The addition of international computing experts to the NeSI team builds on its existing capabilities for improving science research productivity. NeSI is New Zealand’s national high performance computing (HPC) platform and its director Nick Jones says its nine-person computational science team brings together the largest group of scientific computing specialists ever to support New Zealand research.
“With this team in place, as a sector we can now approach larger challenges in our economy, environment and society, such as those defined in the National Science Challenges,” says Jones.
The enhanced NeSI computational science team is led by Mark Cheeseman. He brings experience and knowledge to the New Zealand research sector from a background in international HPC centres in Switzerland, Saudi Arabia, Canada, the US and UK. Cheeseman is joined by team members with scientific programming experience, knowledge of numerical and statistical methods, optimisation techniques for scaling computations and a working knowledge of specialised HPC computing systems.
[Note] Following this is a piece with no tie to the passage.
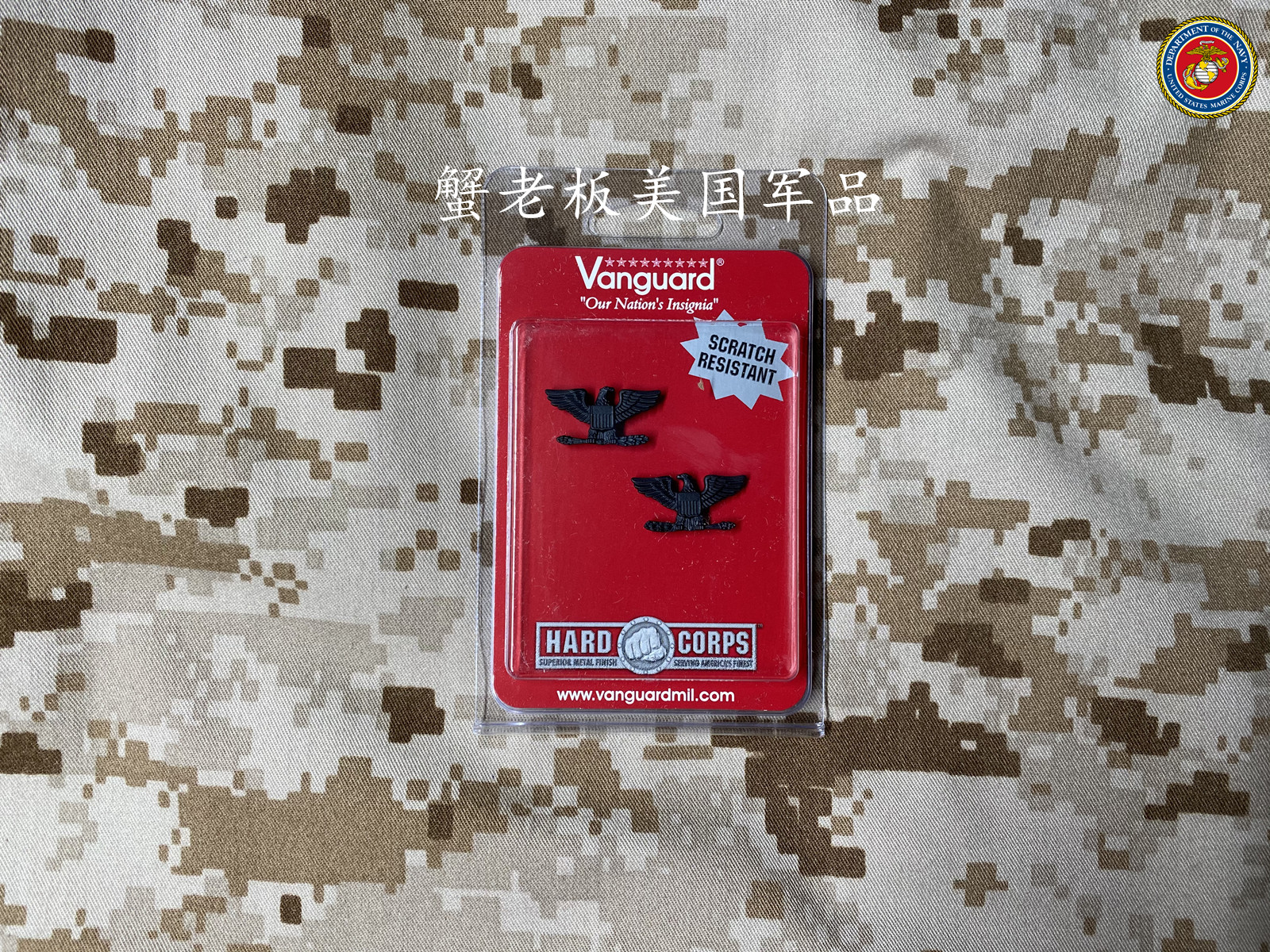 USMC New U.S. Marine Corps Colonel Colonel (COL) Metal Black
NeSI’s HPC services now include a more focused computational science capability, which international scientists say is essential to researchers. Professor Peter Hunter, a globally recognised leader in computational physiology, anticipates significant benefits to the NZ science and engineering research and development community. He says NeSI’s computational science initiative is a critical discipline for an innovation-led economy based on fundamental scientific research. “Our ability to predict the properties of the complex, composite materials used in the manufacture of many new products depends very much on multi-scale modelling and high performance computing.”
A possible application for NeSI’s HPC capabilities is tissue engineering for implanted medical devices. Computational design is employed to create 3D-printed scaffolds, into which cells can be seeded to make replacement bone and skin tissues. “The computational science expertise made available to the NZ science and engineering R&D community through this initiative will be invaluable,” adds Professor Hunter.
Cheeseman and the NeSI team are optimising the performance of specific research tasks, contributing their understanding of specialised computing algorithms and methods. “Programming to scale across large numbers of CPUs is hard, yet is quickly becoming required across many fields of research.” says Cheeseman. “Programming with distributed memory is harder. Understanding the challenges within each separate research community requires years of exposure and collaboration. Why would we bother doing this? Because solving this complexity enables us to tackle problems with increased accuracy and significance.”
Professor Ian Foster, an expat Kiwi and internationally recognised computer scientist, welcomes the announcement by highlighting the significance of software to scientific exchange. “As science becomes increasingly computational, software emerges as both essential tool and new medium of scientific exchange. The new indigenous capability provided by this team will both give New Zealand researchers access to the software they need to succeed and spur the development of a culture of free exchange of open computer software.”
Another focus for the new team is reviewing the many projects run on NeSI’s HPC platform since its commissioning in early 2012. The NeSI team has already identified several strategic research community needs, problems and related software codes for early collaboration – a proactive approach to identifying the research sector’s capability needs that’s a first for New Zealand.